# [SELECTED TEXT]

= = =

On Wednesday, Nadler told reporters that he was “confident” Mueller will appear before his panel, and that he would issue a subpoena “if we have to.”
“We want him to testify openly. I think the American people need that,” Nadler added. “I think, frankly, it’s his duty to the American people. And we’ll make that happen.”
Mueller spoke publicly last week for the first time since the start of his 22-month investigation into Russian interference in the 2016 election and whether President Donald Trump sought to obstruct the probe. In addition to formally closing down his investigation and resigning from the Justice Department, Mueller said: “I hope and expect that this is the only time that I will speak to you in this manner.”
But he said that if he testifies before Congress, his remarks “will not go beyond our report.”
“The work speaks for itself,” Mueller added. “The report is my testimony.”
Getting Mueller in front of the cameras is House Democrats’ top priority as they seek to spotlight the special counsel’s evidence outlining Trump’s efforts to obstruct the investigation. Democrats are also going to federal court as soon as next week to compel former White House counsel Don McGahn’s testimony, and they have issued subpoenas to other former Trump aides whose testimony Mueller cited in his 448-page report.
Their efforts also come as Pelosi faces pressure to launch a formal impeachment inquiry. During the same meeting Tuesday night, Pelosi stood firm against such proceedings, saying Trump should be “in prison,” not impeached.
But Nadler, who has publicly resisted calls to kick off an impeachment inquiry, made the case to Pelosi for opening one, saying it would strengthen his committee’s standing in federal court as it seeks to haul McGahn and other witnesses before the panel.
Around 60 Democrats have come out in support of impeachment proceedings, and several more have said publicly and privately that Mueller’s testimony will be the deciding factor.
Trump issued a blanket claim of executive privilege over Mueller’s full report and underlying evidence, but Attorney General William Barr has said he does not have an issue with Mueller testifying.
Some Republicans, too, have urged Mueller to testify before Congress, including Rep. Doug Collins of Georgia, Nadler’s GOP counterpart.

= = =

[Scene question records]

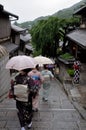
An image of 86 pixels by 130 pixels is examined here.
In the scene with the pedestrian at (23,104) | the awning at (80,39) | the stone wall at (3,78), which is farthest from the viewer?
the awning at (80,39)

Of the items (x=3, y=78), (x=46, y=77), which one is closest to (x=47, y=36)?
(x=3, y=78)

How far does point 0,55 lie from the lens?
1068cm

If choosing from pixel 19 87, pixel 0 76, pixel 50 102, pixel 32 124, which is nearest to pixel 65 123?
pixel 32 124

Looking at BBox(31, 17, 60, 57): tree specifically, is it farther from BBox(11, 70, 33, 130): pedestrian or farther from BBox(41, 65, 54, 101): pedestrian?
BBox(11, 70, 33, 130): pedestrian

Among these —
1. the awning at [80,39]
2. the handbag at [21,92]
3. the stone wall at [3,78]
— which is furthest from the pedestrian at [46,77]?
the awning at [80,39]

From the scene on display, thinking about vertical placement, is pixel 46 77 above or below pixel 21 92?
below

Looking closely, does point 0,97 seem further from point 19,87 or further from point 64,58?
point 64,58

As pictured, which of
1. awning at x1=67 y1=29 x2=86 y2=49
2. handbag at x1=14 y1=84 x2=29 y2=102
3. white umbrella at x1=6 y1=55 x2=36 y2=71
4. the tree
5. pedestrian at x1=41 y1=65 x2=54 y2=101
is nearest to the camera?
handbag at x1=14 y1=84 x2=29 y2=102

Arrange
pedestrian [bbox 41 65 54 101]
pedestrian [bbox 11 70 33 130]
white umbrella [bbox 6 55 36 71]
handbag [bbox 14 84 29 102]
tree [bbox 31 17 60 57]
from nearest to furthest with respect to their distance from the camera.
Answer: handbag [bbox 14 84 29 102], pedestrian [bbox 11 70 33 130], white umbrella [bbox 6 55 36 71], pedestrian [bbox 41 65 54 101], tree [bbox 31 17 60 57]

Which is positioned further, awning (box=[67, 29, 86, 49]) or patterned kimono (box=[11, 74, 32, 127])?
awning (box=[67, 29, 86, 49])

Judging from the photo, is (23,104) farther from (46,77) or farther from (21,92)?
(46,77)

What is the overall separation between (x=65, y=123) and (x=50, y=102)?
111 inches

= = =

# [OBJECTIVE]
Can you repeat the article on Mueller's testimony from "Getting Mueller in" to "before the panel.", word for word?

# [COMPLETE ANSWER]
Getting Mueller in front of the cameras is House Democrats’ top priority as they seek to spotlight the special counsel’s evidence outlining Trump’s efforts to obstruct the investigation. Democrats are also going to federal court as soon as next week to compel former White House counsel Don McGahn’s testimony, and they have issued subpoenas to other former Trump aides whose testimony Mueller cited in his 448-page report.
Their efforts also come as Pelosi faces pressure to launch a formal impeachment inquiry. During the same meeting Tuesday night, Pelosi stood firm against such proceedings, saying Trump should be “in prison,” not impeached.
But Nadler, who has publicly resisted calls to kick off an impeachment inquiry, made the case to Pelosi for opening one, saying it would strengthen his committee’s standing in federal court as it seeks to haul McGahn and other witnesses before the panel.